Tomasz Siemoniak: Kaczyński jest zdenerwowany. To zapowiedź zmian?
• Tomasz Siemoniak: to brzmi jak zapowiedź zmiany premiera
• "Nie dziwię się, że prezes Kaczyński jest zdenerwowany"
• "Kaczyński źle znosi to, że zgodnie z protokołem znacznie poważniej jest traktowany prezydent Duda"
- Słowa Kaczyńskiego (wypowiedź dla tygodnika wSieci – przyp. red.) zabrzmiały jak zapowiedź wymiany premiera. Rząd PiS-u ma ogromne problemy z rządzeniem, a premier Beaty Szydło, poza wybranymi programami gospodarczymi jak 500+, nie widać jako aktywnie rozwiązującej problemy. Nie dziwię się, że prezes Kaczyński jest zdenerwowany, bo dobra zmiana ugrzęzła w resortowych kłopotach i nieporadnościach - powiedział były szef MON, Tomasz Siemoniak w programie „Jeden na Jeden” w TVN24.
- Mateusz Morawiecki wszedł do politycznej gry, lepiej byłoby, żeby skupiał się na sprawach gospodarczych, jakoś cicho o planie Morawieckiego – powiedział Siemoniak.
- Wydaje mi się, że prezes Kaczyński źle znosi to, że w różnych sytuacjach zgodnie z protokołem znacznie poważniej jest traktowany prezydent Duda. Zawsze liczyliśmy na prezydenta, to jedyna osoba ze środowiska PiSu, której prezes nie może nic zrobić - powiedział były szef MON.
"To sygnał pogarszającego się wizerunku Polski"
- Nie Berlina i Waszyngtonu dla stałych baz NATO w Polsce to sygnał pogarszającego się wizerunku Polski na Zachodzie w wyniku rządów PiS. Widać deficyt dialogu z Zachodem – Stanami Zjednoczonymi, Niemcami, Francją. Nie miejmy złudzeń, że Amerykanie będą robili coś dla Polski wbrew europejskim sojusznikom - powiedział były szef MON.
- Rosjanie są skrajnie niezadowoleni, że Stany Zjednoczone są obecne na Bałtyku, co do którego Rosjanie mają jakieś szczególne zamiary.

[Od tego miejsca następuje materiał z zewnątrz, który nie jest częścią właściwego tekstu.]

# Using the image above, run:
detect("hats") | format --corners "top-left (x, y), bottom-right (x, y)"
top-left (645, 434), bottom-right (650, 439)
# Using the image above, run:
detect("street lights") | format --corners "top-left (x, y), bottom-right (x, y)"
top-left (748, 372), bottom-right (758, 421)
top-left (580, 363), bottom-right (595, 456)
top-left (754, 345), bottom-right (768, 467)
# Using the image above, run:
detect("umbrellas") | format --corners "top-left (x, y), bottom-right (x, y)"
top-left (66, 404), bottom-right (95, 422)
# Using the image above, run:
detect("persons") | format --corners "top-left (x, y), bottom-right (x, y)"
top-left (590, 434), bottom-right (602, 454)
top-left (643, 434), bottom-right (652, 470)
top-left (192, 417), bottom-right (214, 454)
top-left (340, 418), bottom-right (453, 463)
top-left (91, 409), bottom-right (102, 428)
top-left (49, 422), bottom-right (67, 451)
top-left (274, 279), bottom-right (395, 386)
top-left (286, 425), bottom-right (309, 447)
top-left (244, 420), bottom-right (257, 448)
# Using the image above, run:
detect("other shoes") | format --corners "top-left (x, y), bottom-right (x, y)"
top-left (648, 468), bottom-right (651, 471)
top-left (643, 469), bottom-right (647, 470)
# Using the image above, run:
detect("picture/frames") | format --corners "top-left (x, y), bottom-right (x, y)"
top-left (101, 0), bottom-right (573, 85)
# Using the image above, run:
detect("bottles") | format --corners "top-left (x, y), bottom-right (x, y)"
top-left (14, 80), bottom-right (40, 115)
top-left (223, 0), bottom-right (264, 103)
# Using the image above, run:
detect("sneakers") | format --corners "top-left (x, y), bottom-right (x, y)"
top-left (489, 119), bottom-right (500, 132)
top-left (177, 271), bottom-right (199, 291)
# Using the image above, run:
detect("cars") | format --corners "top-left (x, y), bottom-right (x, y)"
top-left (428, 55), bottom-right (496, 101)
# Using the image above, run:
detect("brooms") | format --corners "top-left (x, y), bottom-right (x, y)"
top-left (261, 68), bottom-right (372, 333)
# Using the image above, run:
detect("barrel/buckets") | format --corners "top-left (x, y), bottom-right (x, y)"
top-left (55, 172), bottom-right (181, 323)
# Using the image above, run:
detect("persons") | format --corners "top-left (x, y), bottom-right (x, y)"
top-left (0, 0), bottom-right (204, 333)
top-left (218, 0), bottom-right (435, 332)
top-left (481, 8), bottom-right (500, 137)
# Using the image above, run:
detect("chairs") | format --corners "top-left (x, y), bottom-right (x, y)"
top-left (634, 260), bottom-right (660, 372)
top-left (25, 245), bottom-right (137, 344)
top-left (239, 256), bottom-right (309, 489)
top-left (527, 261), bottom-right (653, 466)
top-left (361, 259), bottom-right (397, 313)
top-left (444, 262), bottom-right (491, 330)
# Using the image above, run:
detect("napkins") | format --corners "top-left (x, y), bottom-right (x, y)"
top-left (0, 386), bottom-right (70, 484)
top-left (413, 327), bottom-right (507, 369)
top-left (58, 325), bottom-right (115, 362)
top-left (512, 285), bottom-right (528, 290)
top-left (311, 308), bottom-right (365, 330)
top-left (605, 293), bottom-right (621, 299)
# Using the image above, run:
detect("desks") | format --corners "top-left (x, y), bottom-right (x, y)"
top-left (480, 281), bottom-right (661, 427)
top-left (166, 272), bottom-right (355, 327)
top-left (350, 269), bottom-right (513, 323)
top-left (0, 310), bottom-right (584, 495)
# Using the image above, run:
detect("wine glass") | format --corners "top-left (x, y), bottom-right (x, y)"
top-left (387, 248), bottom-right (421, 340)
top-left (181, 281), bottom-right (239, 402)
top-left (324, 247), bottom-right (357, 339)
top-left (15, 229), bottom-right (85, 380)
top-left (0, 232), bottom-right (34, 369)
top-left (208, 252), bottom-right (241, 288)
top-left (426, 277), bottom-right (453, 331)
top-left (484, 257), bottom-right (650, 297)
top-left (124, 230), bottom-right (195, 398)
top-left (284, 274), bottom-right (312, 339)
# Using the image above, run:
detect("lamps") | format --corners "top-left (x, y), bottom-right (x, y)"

Widzę tu też reakcję na budowę bazy antyrakietowej w Redzikowie koło Słupska i to Rosjan bardziej dotyka niż zapowiedzi wzmocnienia flanki wschodniej. To też jest to sygnał dla mniejszych państw – patrzcie nie boimy się nawet Amerykanów to wy siedźcie cicho - powiedział Tomasz Siemoniak.